Persistent HHV-6 infection has been associated with more severe liver injury, likely through a combination of direct viral effects and immune-mediated responses [4,5]. In cases of acute liver failure—particularly in children—HHV-6 has been frequently detected in liver tissue, often accompanied by histological evidence of immune cell infiltration and hepatocellular damage [4]. Furthermore, improved clinical outcomes with early antiviral intervention were observed in such patients, raising the possibility that viral activity may contribute to disease progression [5]. These findings underscore a potential risk for HHV-6 reactivation in exacerbating liver pathology under conditions of immune dysregulation, such as those seen in chronic alcohol use [6].

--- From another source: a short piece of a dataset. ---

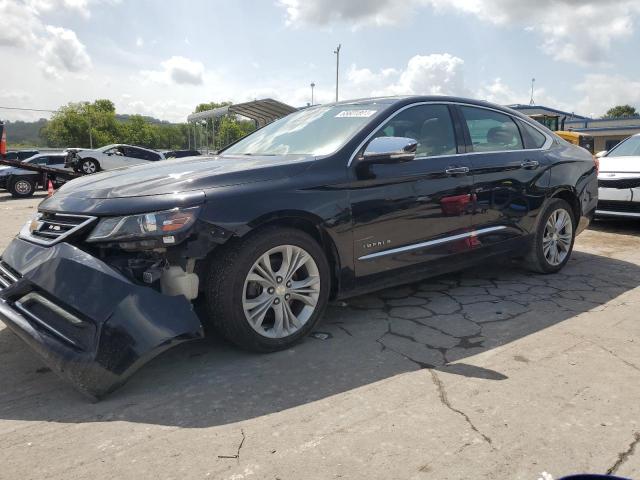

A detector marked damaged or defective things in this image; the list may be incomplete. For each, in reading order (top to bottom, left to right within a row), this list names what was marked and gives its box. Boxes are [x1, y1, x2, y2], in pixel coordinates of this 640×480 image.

damaged front bumper [0, 238, 202, 400]
detached front bumper cover [0, 238, 202, 400]
crushed front fender [0, 238, 204, 400]
cracked asphalt pavement [1, 192, 640, 480]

This interaction could raise significant concerns in the context of infectious diseases, as it poses a heightened risk to individuals with a history of heavy alcohol use, particularly those with underlying comorbidities or compromised immune function [3,4,5]. Nuclear factor kappa B (NF-κB), a transcription factor that regulates the expression of genes involved in inflammation, apoptosis, and immune responses, plays a central role in mediating hepatic injury [7,8], and HHV-6 has been shown to directly activate NF-κB through viral proteins such as U14, thereby maintaining a pro-inflammatory environment in infected tissues [9]. Recent study has shown that HHV-6B encodes a ribonucleotide reductase that binds the NF-κB p65 subunit, preventing its translocation to the nucleus and thereby attenuating innate immune responses [10]. This ability to both promote and restrict NF-κB signalling under different conditions underscores the virus’s complex strategies for modulating host immunity, which may have important consequences for viral persistence and liver pathology. Cluster of differentiation 163 (CD163), a scavenger receptor primarily expressed on anti-inflammatory macrophages and monocytes [11], reflects anti-inflammatory responses and is often elevated in liver diseases associated with immune modulation and fibrosis, thus suggesting a potential dysregulated response to inflammation and viral persistence, contributing to the pathogenesis of liver injury [12,13]. The aim of this study was to investigate the involvement of HHV-6 in alcohol-induced liver injury by evaluating HHV-6 protein expression, NF-κB immunoreactivity, and CD163-positive macrophage infiltration in liver tissue across different alcohol exposure groups and controls.
2. Materials and Methods
2.1. Study Groups
Fifty-four liver tissue specimens were obtained from forensic autopsies and divided into three groups: controls (n = 11) from young and healthy adults less than 37 years of age, young alcohol users (n = 15), also referred to as the age-matched group, and long-term (chronic) alcohol users (n = 28). The higher age in the chronic alcohol user group was an intentional aspect of the study design, reflecting the prolonged exposure required for the development of chronic alcohol-related organ pathology. In contrast, the control and age-matched alcohol groups were limited to participants aged ≤37 years, allowing for more appropriate comparison and control of age-related confounding. The collection of tissue samples was monitored using a range of inclusion and exclusion criteria. At autopsy, the criteria for determining the presence or absence of alcohol-related pathology were justified by a macroscopical and microscopical examination of various organs (liver, pancreas, lungs and heart). The alcohol use disorders were confirmed by a certified forensic pathologist. In addition, the criteria used were based on the toxicological examination of blood ethanol ratio and on the compliance of 7–36 h post-mortem interval. Cases not meeting these criteria were excluded and not considered for group allocation.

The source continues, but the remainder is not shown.